From: Simon Tournier <zimon.toutoune@gmail.com>
To: 65787@debbugs.gnu.org
Subject: bug#65787: time-machine is doing too much network requests
Date: Wed, 06 Sep 2023 18:26:18 +0200 [thread overview]
Message-ID: <87wmx3mfo5.fsf@gmail.com> (raw)
Hi,
Well, I am in a quest to make Guix more robust for the worst-case
scenario: Savannah is unreachable (as well as other servers). For
context, it matters when using Guix for reproducing scientific
production. An example of such worst-case, see [1]. Well, this quote:
The first annoyance is that guix time-machine needs an access to the
server git.savannah.gnu.org, although the Git repository is already
cloned and already contains the required commit.
is almost tackled by #65352; at least tracked. :-)
Investigating that, I am noticed that the current design is suboptimal,
IMHO. I am reporting here and I hope to improve the situation by
reducing the number of network requests.
It matters in worst-case scenario of scientific production. And it also
matters for people with poor or unstable network link.
Sorry if the report is hard to follow, I did my best for being clear.
To keep the discussion simple, I only consider the Git reference
specification ’branch’ and ’tag-or-commit’. These Git reference
specification that various internal procedures are using is poorly
documented. See the docstring of the procedure ’update-cached-checkout’
from (guix git) for an idea or the implementation of ’resolve-reference’
for the complete list.
Let consider only the Git reference specifications:
(branch . "string")
(tag-or-commit . "string")
because that are what “guix time-machine” sets from the CLI or reads
from channels.scm files, IIUC.
The command “guix time-machine” starts to call ’cached-channel-instance’
passing as argument the procedure ’validate-guix-channel’.
This procedure ’cached-channel-instance’ starts by collecting all the
commits for each channel. It maps the channels list using the procedure
’channel-full-commit’. And that procedure calls
’update-cached-checkout. (1)
Then, ’cached-channel-instance’ calls ’validate-guix-channel’. And this
procedure also calls ’update-cached-checkout’. (2)

======

DIRECTIVE 1 ::
Write out the passage of the bug report starting with "From: Simon Tournier" and going on through "the required commit.".

======

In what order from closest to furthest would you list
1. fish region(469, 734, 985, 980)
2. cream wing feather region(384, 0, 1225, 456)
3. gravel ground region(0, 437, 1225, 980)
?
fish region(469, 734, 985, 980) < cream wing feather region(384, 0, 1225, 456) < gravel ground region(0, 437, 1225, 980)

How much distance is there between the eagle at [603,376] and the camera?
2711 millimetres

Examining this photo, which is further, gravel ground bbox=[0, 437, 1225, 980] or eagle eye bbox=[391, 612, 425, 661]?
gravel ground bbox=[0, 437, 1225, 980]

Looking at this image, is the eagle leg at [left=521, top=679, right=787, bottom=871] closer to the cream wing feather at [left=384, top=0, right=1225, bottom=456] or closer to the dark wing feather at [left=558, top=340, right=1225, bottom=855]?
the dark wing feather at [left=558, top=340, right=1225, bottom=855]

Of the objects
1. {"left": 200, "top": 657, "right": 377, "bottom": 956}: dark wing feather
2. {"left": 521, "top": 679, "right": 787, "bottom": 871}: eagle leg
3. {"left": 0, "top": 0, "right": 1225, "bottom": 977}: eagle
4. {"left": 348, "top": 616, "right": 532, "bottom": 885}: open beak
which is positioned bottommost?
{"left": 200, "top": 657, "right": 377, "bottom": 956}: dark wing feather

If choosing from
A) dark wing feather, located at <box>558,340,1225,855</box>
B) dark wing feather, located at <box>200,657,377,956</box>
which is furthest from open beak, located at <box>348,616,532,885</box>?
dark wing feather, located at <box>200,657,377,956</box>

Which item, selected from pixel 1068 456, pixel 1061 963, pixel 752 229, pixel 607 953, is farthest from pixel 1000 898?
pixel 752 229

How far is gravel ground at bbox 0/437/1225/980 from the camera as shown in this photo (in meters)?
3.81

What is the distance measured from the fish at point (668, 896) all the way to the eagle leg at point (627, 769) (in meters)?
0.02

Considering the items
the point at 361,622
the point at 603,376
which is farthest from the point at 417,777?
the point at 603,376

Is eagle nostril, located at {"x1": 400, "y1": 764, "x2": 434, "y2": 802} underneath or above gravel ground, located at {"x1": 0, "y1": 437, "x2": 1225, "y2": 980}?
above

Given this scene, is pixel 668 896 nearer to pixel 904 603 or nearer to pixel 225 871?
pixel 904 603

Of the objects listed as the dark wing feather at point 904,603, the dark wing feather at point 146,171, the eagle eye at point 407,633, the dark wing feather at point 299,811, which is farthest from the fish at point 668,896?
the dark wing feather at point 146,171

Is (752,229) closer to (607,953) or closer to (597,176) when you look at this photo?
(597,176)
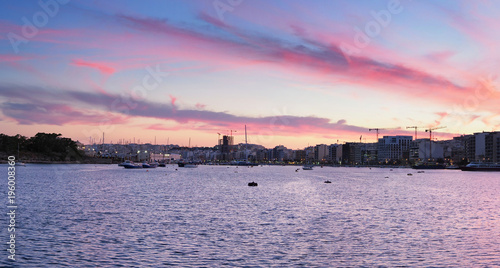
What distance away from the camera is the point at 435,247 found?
117 feet

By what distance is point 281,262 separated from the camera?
2986cm

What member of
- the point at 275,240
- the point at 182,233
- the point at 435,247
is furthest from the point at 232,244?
the point at 435,247

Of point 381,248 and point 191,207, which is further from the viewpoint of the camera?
point 191,207

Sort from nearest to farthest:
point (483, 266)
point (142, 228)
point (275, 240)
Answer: point (483, 266)
point (275, 240)
point (142, 228)

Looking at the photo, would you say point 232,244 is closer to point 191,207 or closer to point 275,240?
point 275,240

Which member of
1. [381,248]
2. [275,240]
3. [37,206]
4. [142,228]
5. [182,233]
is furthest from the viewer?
[37,206]

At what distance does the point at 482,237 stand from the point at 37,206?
5251 centimetres

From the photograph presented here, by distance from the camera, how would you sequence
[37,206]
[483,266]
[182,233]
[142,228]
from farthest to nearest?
[37,206], [142,228], [182,233], [483,266]

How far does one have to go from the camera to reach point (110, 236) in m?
38.5

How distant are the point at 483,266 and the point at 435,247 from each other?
625 cm

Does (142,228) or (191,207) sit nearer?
(142,228)

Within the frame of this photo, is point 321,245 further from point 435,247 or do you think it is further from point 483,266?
point 483,266

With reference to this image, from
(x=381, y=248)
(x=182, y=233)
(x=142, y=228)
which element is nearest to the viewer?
(x=381, y=248)

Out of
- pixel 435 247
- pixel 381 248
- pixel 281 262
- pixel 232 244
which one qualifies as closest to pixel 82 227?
pixel 232 244
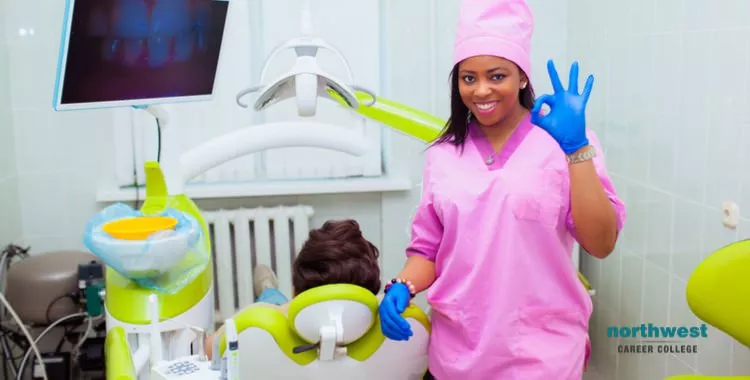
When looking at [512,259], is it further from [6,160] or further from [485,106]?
[6,160]

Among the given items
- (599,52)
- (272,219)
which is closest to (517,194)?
(599,52)

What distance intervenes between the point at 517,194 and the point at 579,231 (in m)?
0.15

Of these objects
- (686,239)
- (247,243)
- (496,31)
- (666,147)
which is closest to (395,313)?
(496,31)

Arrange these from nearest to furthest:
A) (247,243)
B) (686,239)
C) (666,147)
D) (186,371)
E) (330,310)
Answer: (186,371)
(330,310)
(686,239)
(666,147)
(247,243)

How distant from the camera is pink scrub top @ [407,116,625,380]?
5.38ft

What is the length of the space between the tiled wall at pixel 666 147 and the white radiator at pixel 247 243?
3.86 feet

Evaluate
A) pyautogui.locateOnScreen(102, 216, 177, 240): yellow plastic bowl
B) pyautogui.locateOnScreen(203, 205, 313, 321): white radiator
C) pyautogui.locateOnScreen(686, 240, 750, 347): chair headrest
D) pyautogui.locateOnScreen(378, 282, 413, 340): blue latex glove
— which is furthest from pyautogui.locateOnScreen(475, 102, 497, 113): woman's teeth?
pyautogui.locateOnScreen(203, 205, 313, 321): white radiator

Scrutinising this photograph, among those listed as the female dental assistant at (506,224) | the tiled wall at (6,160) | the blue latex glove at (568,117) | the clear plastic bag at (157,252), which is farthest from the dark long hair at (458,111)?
the tiled wall at (6,160)

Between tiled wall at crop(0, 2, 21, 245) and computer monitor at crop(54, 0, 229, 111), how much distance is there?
45.8 inches

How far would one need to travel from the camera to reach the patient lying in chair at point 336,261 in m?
1.95

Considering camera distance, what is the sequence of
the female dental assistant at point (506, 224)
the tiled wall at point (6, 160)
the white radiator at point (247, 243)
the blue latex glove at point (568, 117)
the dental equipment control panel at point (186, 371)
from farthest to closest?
the white radiator at point (247, 243) < the tiled wall at point (6, 160) < the female dental assistant at point (506, 224) < the blue latex glove at point (568, 117) < the dental equipment control panel at point (186, 371)

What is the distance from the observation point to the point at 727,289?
1720mm

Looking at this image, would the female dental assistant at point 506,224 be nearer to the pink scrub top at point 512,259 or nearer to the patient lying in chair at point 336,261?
the pink scrub top at point 512,259

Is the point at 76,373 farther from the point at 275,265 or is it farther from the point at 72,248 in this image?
the point at 275,265
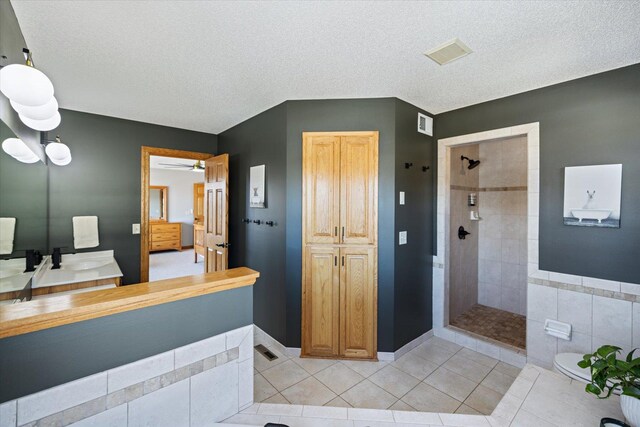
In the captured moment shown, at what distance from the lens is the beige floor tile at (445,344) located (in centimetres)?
292

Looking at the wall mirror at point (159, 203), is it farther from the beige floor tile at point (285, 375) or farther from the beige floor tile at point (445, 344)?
the beige floor tile at point (445, 344)

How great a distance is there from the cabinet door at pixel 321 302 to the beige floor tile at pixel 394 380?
0.45 metres

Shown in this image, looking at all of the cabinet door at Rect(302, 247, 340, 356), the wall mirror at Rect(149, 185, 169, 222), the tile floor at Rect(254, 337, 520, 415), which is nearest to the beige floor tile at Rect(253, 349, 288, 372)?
the tile floor at Rect(254, 337, 520, 415)

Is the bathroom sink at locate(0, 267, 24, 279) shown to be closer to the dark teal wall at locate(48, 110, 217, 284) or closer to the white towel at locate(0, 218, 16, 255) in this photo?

======

DIRECTIVE 2 ::
Gather every line of the listing that contains the word "equipment".

COMPLETE RESPONSE 1 ::
From: Simon Tournier <zimon.toutoune@gmail.com>
To: 65787@debbugs.gnu.org
Subject: bug#65787: time-machine is doing too much network requests
Date: Wed, 06 Sep 2023 18:26:18 +0200 [thread overview]
Message-ID: <87wmx3mfo5.fsf@gmail.com> (raw)
Hi,
Well, I am in a quest to make Guix more robust for the worst-case
scenario: Savannah is unreachable (as well as other servers). For
context, it matters when using Guix for reproducing scientific
production. An example of such worst-case, see [1]. Well, this quote:
The first annoyance is that guix time-machine needs an access to the
server git.savannah.gnu.org, although the Git repository is already
cloned and already contains the required commit.

COMPLETE RESPONSE 2 ::
the dental equipment control panel at point (186, 371)
the white radiator at point (247, 243) < the tiled wall at point (6, 160) < the female dental assistant at point (506, 224) < the blue latex glove at point (568, 117) < the dental equipment control panel at point (186, 371)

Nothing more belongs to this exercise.